Of his teammates, Nick Green is also coaching, James Tomkins is studying for an economics degree, and Andrew Cooper is ``doing a bit of laboring". Some time later this year, says McKay, the four will reunite and ``go for a bit of a paddle". Then they will start focusing on the Atlanta Games.

Alhough few will be able to match the performances of Perkins, who is back in the pool breaking world records, most of Australia's other gold medallists have never stopped competing. Cyclist Kathy Watt, went straight from Barcelona to the national championships in Adelaide, where she won three gold medals, and has been training and racing ever since.

At the weekend she was training at altitude in Colorado Springs in preparation for the world cycling championships in Norway later this month. ``She is amazingly dedicated and single-minded," says Tim Ward, head of the cycling program at the Australian Institute of Sport.

Like Australia's other gold medallists, Watt has enjoyed the sudden, often unexpected, celebrity born of Barcelona. ``Sometimes it can be a bit embarrassing. One day I was out cycling near Tullamarine ... This woman followed me in a car for miles, leaning out of the window and yelling and cheering me on. But on the whole it's been tremendous fun.

------------------------------------

# REQUIREMENT 1
From the passage on Australia's Barcelona gold medalists, extract word for word the part that opens with the words containing "Of his teammates, Nick" and closes with "racing ever since.".

# RECORDED DATA

------------------------------------

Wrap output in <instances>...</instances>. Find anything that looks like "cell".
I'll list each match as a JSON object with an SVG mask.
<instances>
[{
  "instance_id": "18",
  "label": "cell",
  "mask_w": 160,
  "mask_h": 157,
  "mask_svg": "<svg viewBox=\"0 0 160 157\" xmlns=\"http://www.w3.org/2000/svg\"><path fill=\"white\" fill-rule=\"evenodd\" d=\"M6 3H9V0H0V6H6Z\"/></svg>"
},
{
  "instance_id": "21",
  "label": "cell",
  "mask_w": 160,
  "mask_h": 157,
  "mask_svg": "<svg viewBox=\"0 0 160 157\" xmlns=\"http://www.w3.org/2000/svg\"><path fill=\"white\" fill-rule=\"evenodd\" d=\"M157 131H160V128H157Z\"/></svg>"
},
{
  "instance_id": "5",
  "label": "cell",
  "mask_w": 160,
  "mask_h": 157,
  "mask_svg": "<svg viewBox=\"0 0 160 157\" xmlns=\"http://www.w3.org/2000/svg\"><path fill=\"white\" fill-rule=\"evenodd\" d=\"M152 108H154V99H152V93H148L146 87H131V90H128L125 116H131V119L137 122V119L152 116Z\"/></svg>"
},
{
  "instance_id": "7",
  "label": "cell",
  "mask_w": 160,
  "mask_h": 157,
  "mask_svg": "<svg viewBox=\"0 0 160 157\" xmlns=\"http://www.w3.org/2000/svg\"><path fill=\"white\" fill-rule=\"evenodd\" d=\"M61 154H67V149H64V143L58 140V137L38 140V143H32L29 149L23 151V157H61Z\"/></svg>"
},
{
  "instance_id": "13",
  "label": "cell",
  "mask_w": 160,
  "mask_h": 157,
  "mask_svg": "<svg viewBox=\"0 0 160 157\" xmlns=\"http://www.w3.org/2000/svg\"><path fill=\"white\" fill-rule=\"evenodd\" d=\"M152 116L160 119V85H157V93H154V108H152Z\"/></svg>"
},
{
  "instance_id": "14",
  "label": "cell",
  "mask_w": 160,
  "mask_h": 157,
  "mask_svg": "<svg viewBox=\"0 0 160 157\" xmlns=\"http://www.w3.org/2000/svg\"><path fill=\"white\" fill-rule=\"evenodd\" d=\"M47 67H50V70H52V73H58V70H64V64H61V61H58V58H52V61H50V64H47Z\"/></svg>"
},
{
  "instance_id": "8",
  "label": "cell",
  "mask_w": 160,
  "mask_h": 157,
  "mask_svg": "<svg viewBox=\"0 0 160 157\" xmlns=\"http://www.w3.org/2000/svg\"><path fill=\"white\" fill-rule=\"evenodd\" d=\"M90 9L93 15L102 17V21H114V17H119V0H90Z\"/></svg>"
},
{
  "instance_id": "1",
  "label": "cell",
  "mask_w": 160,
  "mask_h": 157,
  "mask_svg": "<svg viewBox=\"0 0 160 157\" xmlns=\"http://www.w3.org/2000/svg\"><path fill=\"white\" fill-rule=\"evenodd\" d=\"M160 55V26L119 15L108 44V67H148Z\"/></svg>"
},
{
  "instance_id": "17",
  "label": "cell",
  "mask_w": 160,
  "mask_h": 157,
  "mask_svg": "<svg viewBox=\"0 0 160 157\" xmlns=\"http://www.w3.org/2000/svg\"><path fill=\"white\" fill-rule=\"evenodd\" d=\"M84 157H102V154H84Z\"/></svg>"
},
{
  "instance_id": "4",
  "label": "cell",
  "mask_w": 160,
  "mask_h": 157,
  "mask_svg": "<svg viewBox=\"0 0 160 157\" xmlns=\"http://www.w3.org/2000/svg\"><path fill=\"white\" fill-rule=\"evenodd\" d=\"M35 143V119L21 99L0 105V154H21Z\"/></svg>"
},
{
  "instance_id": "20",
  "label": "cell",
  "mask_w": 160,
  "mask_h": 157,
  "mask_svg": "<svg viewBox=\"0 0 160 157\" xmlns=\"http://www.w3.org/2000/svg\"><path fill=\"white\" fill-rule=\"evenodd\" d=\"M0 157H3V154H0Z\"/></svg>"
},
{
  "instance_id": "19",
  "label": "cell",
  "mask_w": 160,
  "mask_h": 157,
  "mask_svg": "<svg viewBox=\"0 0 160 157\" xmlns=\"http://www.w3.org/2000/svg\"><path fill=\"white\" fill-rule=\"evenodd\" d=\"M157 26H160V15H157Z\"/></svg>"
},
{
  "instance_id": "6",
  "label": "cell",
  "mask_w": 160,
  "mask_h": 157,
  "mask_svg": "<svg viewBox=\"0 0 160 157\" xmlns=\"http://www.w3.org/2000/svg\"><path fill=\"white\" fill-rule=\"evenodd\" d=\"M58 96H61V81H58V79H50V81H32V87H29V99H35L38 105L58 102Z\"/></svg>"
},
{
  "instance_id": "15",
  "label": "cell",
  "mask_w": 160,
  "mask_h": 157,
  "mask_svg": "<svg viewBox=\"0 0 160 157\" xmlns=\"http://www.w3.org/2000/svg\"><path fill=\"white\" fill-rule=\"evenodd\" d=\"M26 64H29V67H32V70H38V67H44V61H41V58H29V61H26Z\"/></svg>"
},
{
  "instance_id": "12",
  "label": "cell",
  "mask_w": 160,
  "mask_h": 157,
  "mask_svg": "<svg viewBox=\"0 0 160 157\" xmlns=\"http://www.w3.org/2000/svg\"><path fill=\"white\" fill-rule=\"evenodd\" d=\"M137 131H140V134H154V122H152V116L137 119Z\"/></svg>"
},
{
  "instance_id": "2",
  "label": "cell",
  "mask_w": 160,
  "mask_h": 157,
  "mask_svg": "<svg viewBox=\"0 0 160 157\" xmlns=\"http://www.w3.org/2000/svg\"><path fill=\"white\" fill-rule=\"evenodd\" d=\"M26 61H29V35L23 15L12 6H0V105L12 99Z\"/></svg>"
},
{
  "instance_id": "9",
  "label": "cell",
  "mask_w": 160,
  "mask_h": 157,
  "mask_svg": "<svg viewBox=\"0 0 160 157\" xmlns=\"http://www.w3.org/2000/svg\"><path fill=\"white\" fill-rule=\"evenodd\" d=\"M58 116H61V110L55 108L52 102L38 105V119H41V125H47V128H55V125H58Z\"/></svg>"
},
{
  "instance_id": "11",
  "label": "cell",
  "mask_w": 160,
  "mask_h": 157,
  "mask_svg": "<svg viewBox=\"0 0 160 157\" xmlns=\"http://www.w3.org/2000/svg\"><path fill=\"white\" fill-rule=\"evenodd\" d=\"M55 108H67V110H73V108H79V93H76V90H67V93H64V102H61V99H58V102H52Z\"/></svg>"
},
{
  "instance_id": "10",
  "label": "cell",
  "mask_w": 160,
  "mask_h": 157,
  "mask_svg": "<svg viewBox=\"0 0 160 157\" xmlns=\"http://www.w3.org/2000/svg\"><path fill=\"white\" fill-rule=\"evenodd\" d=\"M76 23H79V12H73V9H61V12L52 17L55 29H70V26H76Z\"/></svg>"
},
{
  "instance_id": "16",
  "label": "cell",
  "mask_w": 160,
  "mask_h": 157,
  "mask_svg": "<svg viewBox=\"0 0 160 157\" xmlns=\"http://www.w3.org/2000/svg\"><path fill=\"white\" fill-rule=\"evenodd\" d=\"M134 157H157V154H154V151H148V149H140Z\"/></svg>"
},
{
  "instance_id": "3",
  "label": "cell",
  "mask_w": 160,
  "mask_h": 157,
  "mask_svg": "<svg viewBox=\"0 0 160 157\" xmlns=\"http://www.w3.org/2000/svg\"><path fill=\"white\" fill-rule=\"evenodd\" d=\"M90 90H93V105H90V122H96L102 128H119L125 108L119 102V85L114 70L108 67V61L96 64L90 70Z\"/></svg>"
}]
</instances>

------------------------------------

# REQUIREMENT 2
Pull out every line of the listing that contains the string "instances", matching its case exactly.

# CORRECT OUTPUT 1
Of his teammates, Nick Green is also coaching, James Tomkins is studying for an economics degree, and Andrew Cooper is ``doing a bit of laboring". Some time later this year, says McKay, the four will reunite and ``go for a bit of a paddle". Then they will start focusing on the Atlanta Games.

Alhough few will be able to match the performances of Perkins, who is back in the pool breaking world records, most of Australia's other gold medallists have never stopped competing. Cyclist Kathy Watt, went straight from Barcelona to the national championships in Adelaide, where she won three gold medals, and has been training and racing ever since.

# CORRECT OUTPUT 2
Wrap output in <instances>...</instances>. Find anything that looks like "cell".
<instances>
</instances>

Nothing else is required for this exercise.